**Text for analysis**

MONOCHROME ** UK 2018 Dir: Thomas Lawes 110 mins
Unspooling like an over-extended TV pilot, this pedestrian would-be “thriller” has an impressive performance by Jo Woodcock as the young girlfriend of the guy who has just been arrested for the biggest pension fraud since Robert Maxwell. Taking refuge in a series of well-to-do households around the UK, she becomes a murderous home-help, performing menial tasks for the wealthy in exchange for food and board before killing them and moving on to the next.

**Directions**
1. According to the Monochrome film review, who directed the film?
2. Please continue the Monochrome film review after its final sentence.

**Collected data entries**
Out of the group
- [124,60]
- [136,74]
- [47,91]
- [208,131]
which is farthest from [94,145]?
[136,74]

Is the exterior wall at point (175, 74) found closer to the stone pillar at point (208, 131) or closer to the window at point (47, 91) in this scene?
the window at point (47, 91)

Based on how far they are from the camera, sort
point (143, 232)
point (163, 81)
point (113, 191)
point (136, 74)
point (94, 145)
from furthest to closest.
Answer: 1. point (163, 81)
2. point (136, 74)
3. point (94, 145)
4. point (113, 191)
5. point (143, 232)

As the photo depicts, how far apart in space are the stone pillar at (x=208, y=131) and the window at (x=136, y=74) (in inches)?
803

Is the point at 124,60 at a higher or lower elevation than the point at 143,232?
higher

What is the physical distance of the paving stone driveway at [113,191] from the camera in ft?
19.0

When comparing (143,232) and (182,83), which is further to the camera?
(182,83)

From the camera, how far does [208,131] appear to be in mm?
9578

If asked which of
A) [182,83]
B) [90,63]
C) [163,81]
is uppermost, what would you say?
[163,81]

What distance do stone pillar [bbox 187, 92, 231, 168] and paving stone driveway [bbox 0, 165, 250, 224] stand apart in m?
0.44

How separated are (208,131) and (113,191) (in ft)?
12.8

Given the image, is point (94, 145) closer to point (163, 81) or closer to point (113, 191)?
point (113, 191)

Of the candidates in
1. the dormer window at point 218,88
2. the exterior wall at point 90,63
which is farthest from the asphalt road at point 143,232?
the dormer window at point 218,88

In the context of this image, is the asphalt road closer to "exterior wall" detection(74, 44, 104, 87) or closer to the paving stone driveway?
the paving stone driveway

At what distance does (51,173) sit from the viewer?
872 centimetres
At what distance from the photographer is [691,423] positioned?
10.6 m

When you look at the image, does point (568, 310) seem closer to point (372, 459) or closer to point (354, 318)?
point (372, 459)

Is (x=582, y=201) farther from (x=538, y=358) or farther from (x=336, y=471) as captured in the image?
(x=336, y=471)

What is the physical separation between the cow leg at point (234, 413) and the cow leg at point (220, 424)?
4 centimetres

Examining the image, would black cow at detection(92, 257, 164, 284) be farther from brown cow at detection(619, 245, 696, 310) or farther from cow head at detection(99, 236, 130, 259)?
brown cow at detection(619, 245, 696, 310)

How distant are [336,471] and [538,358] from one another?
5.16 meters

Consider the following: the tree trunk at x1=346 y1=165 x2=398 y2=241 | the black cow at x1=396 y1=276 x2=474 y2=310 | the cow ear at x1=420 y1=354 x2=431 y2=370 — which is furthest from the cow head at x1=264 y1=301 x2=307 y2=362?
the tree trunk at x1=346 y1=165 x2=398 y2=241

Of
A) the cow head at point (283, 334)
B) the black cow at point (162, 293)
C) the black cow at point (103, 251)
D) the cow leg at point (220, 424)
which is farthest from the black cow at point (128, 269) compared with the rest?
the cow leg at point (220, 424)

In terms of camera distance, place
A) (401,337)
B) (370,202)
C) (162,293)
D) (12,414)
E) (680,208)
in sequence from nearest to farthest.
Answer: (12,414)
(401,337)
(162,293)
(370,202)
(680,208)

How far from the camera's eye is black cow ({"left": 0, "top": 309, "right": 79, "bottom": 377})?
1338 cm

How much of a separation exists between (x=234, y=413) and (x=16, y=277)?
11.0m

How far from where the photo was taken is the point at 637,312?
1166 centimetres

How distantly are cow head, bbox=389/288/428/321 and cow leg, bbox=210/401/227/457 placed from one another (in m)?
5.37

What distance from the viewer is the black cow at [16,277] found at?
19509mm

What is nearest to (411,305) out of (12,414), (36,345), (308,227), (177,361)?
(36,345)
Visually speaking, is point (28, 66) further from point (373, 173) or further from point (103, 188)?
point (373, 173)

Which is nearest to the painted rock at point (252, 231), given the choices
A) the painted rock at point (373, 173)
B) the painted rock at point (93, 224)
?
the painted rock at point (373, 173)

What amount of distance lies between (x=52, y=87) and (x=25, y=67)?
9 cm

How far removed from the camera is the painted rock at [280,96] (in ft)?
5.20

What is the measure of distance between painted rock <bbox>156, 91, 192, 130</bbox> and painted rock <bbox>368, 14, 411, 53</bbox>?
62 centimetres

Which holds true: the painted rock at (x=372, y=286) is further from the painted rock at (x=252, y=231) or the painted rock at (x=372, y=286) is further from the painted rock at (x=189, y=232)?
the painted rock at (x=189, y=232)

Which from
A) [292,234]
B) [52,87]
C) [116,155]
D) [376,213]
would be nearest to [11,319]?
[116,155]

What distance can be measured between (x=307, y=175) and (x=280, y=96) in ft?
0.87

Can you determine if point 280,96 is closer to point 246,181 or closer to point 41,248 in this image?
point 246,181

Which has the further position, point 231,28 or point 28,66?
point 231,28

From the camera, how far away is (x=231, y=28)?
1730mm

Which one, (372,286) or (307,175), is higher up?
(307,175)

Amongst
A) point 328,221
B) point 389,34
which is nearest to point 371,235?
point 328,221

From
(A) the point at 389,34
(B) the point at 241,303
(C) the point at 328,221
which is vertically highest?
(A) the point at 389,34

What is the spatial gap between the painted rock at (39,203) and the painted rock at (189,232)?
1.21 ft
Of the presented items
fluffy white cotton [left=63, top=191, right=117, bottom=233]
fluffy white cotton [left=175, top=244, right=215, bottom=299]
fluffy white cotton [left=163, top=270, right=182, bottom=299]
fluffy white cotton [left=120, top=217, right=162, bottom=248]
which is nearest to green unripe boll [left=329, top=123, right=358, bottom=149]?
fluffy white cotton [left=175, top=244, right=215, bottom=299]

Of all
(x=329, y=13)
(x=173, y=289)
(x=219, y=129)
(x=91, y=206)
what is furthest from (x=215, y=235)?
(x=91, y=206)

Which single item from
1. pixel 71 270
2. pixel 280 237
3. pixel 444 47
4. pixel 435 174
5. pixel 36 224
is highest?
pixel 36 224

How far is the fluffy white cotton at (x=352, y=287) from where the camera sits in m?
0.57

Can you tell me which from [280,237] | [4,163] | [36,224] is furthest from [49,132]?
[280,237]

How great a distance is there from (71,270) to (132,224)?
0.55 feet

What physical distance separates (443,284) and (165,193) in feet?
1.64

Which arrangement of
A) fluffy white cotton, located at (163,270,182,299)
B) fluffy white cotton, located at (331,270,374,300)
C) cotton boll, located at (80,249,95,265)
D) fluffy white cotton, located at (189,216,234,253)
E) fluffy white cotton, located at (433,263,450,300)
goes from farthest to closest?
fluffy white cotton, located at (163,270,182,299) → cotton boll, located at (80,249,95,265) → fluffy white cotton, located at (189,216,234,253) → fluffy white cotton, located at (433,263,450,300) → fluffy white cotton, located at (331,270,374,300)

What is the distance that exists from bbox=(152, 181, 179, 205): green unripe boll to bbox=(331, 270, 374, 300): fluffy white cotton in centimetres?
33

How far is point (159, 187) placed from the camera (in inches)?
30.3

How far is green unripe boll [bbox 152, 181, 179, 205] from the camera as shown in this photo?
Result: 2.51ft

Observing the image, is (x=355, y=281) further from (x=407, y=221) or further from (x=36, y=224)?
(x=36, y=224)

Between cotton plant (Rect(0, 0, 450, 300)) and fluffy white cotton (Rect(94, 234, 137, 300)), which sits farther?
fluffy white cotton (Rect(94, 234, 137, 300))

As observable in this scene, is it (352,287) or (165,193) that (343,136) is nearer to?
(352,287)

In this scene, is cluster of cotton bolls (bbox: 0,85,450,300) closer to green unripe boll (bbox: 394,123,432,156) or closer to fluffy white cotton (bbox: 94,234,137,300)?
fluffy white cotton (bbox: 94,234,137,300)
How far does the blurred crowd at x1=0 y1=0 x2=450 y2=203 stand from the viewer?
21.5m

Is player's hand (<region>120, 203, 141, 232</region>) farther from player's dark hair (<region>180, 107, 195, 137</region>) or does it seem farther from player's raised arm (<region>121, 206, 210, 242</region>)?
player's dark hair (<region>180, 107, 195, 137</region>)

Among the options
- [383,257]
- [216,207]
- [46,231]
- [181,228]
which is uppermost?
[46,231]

**Answers for this exercise**
1. Thomas Lawes

2.
In charge of the investigation to track down what is eventually dubbed “The Countryside Killer” is an agent from the UK’s newly launched equivalent of the FBI, sporting a medical condition that gives him unique detecting skills. Violently taking her contempt for the filthy rich to its natural zenith, Woodcock is the most engaging aspect of this creaking, cliched police procedural drama, and the film has a feint pulse during the darkly comic tableau left in the wake of her brutal game of Spin The Bottle. James Cosmo also has fun with his short-lived turn as a grumpy rich artist in the Cotswolds, but the duff voiceover narration from the two opposing leads is so lame (sample profundity: “Hatred is like a bacterial disease…”) and the pace so slack, that genuine interest flags pretty early on.